Loloan Yeh Poh mau di urug lagi kan.... masyarakat waktu itu di
bujuk suruh PTUN kan Pemerintah... wah baca di koran nggak hari ini
semua kasus hukum di PTUN dg Kab. Badung.... semua Kab. Badung yang
menang... padahal kita waktu itu tidak perlu PTUN kan, yang punya
masalah itu bukan masyarakatnya... tapi investor dengan pemdanya....
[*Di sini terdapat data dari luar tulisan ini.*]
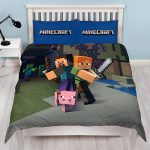 Minecraft Duvet Cover and Pillowcase Set – Double
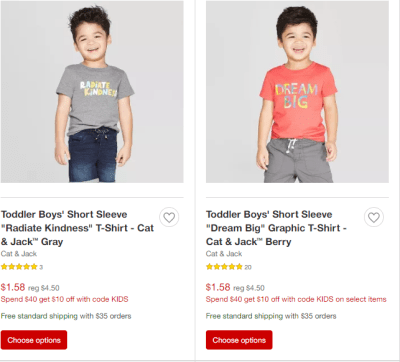 Target : Cat & Jack Toddler Apparel From Just $1.20 (Reg : $4.50) – Stock Up!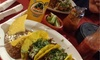 40% Off Mexican Food at Aurelia's Authentic Mexican Food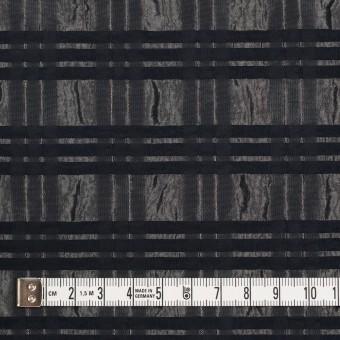 ポリエステル&ナイロン×ボーダー(メタル&ブラック)×タフタジャガード サムネイル4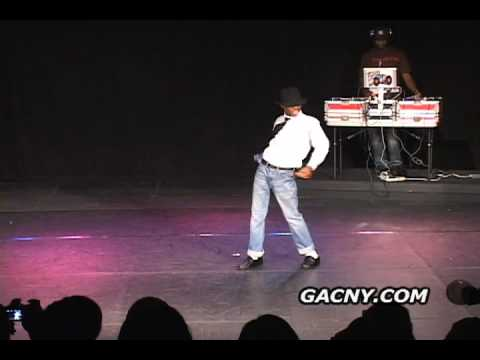 Harlem School of the Arts Hip Hop Dance Competition Music Videos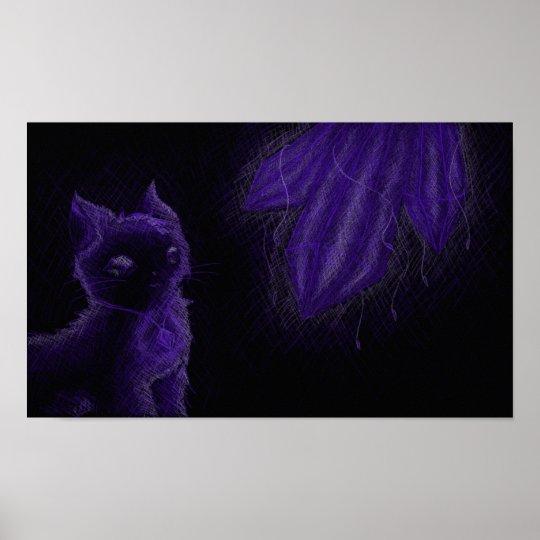 Glowing gems purple cat poster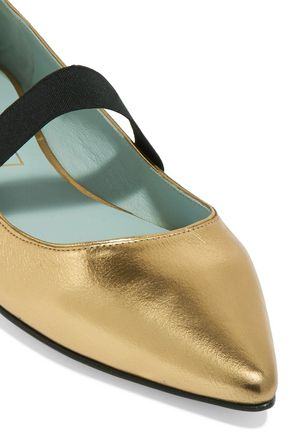 MARC JACOBS Hasley metallic leather point-toe ballet flat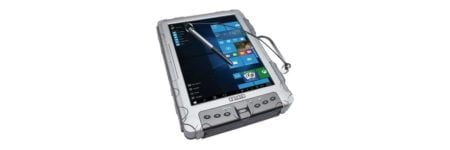 Intrinsically Safe Tablet Xplore XC6 with Pen and Case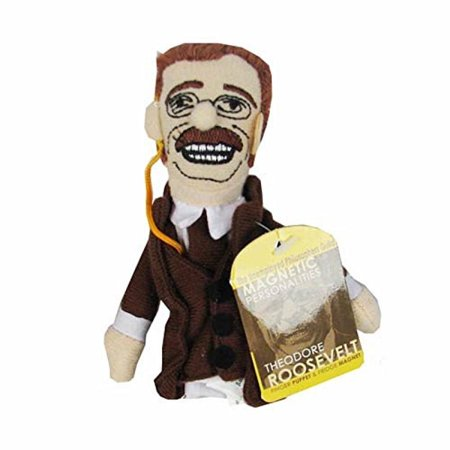 Theodore Teddy Roosevelt Finger Puppet and Refrigerator Magnet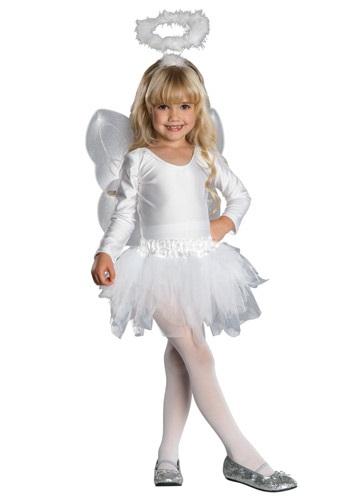 Disfraz de ángel para niños/niños pequeños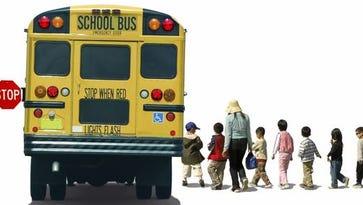 School delays/closings for Friday
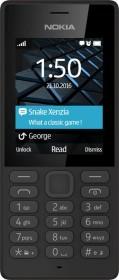 Nokia 150 Dual-SIM schwarz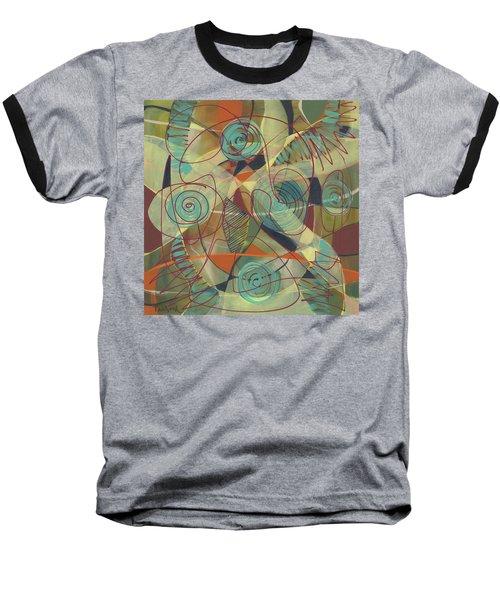 Signs And Signals Baseball T-Shirt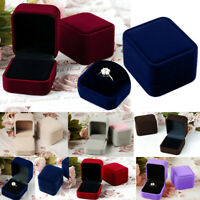 HN- Jewelry Earring Ring Display Storage Exaggerate Square Lid Open Box Case Chr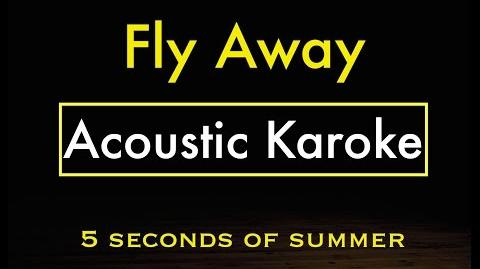 Fly Away - 5SOS Karaoke Lyrics (Acoustic Guitar Karaoke) Instrumental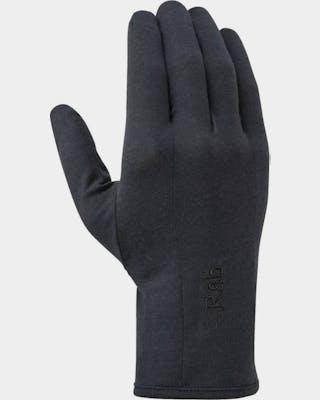 Forge 160 W Glove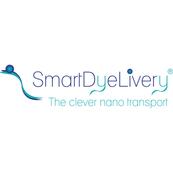 Logo SmartDyeLivery GmbH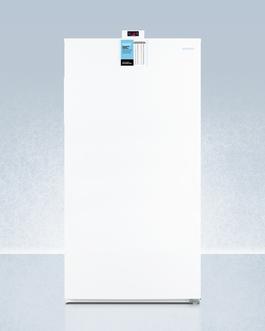 FFUR19 Refrigerator Front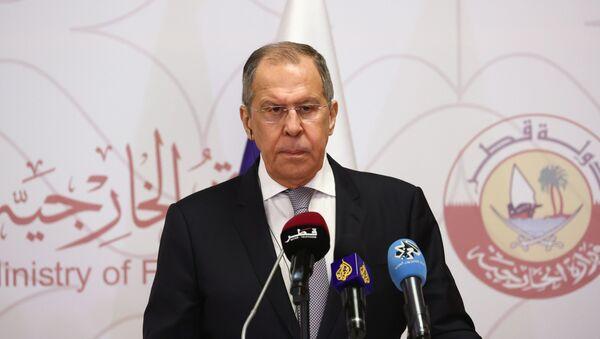 Sergej Lavrov u Kataru - Sputnik Srbija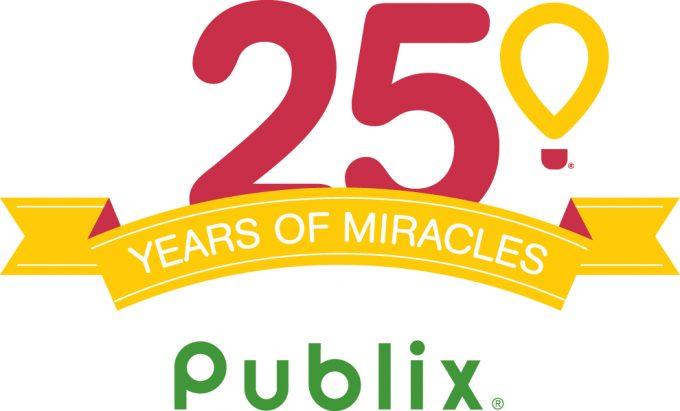 Publix_25Anny_logo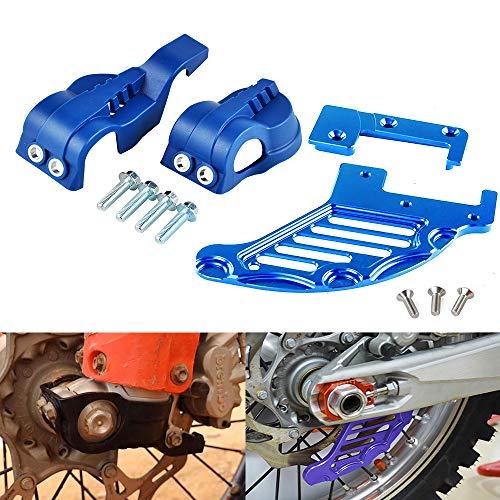 Star-Trade-Inc - Motorcycle Fork Shoe Cover Rear Brake Disc Guard Protector For Husqvarna TC/FC 2015 TE FE TC FC FX 125 200 250 350 501 - ()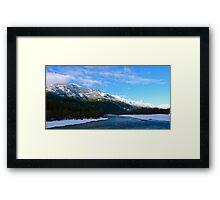 Brackendale scenery: snowy mountains Framed Print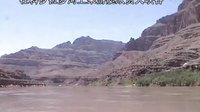 6.科罗拉多大峡谷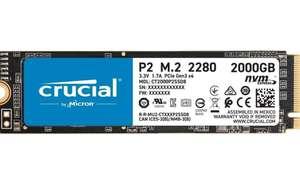 Crucial P2 CT2000P2SSD8 SSD Interno 2Tb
kok masyarakat yang di ceburin untuk menggugat? hari gini.... kita
masih di bodo in aja????? Met ah... hehe
>
> v
> ----- Original Message -----
> From: wiranata
> To: bali-bali@yahoogroups.com
> Sent: Saturday, February 21, 2009 6:55 PM
> Subject: Re: [bali-bali] Rumuskan keluhan (RAKYAT BALI), atau
terus menepuk angin?
>
>
>
> Wuiih huebat Mbok Vieb...enyen tusing nawang Mbok Vieb he he...
>
> Maju terus Mbok Vieb...
>
> BTW, KNPI Dps Jumat depan mau nanam Majegau dipinggiran kali
Badung ada yg mau ikut atau berikan bibit lain atau ngusulkan ide
sesuatu yg lain... soalnya waktu ini pohon2x dipingiran DAS itu
dibabat.
>
> Wr
>
>
> ----- Original Message -----
> From: Asana Viebeke Lengkong
> To: bali-bali@yahoogroups.com
> Sent: Monday, February 16, 2009 6:55 AM
> Subject: Re: [bali-bali] Rumuskan keluhan (RAKYAT BALI), atau
terus menepuk angin?
>
>
>
> Saya sepakat sekali dengan Sugi lan Bagus Lanus, tapi mungkin
juga karena saya orang lapangan, apa yang saya pikirkan saya buatkan
strategi dan langsung ke lapangan target, assessment, usul program,
implementasi, monitoring... jadi apa yang dibuat dapat di ukur....
>
> Mungkin ada yang perlu di pupuk di BOS ini, yaitu komitment
yang ada kekuatan will, dan konsistensinya..... dan ini tergantung
dari power of the publik idea dan para tokoh BOS nya sendiri.....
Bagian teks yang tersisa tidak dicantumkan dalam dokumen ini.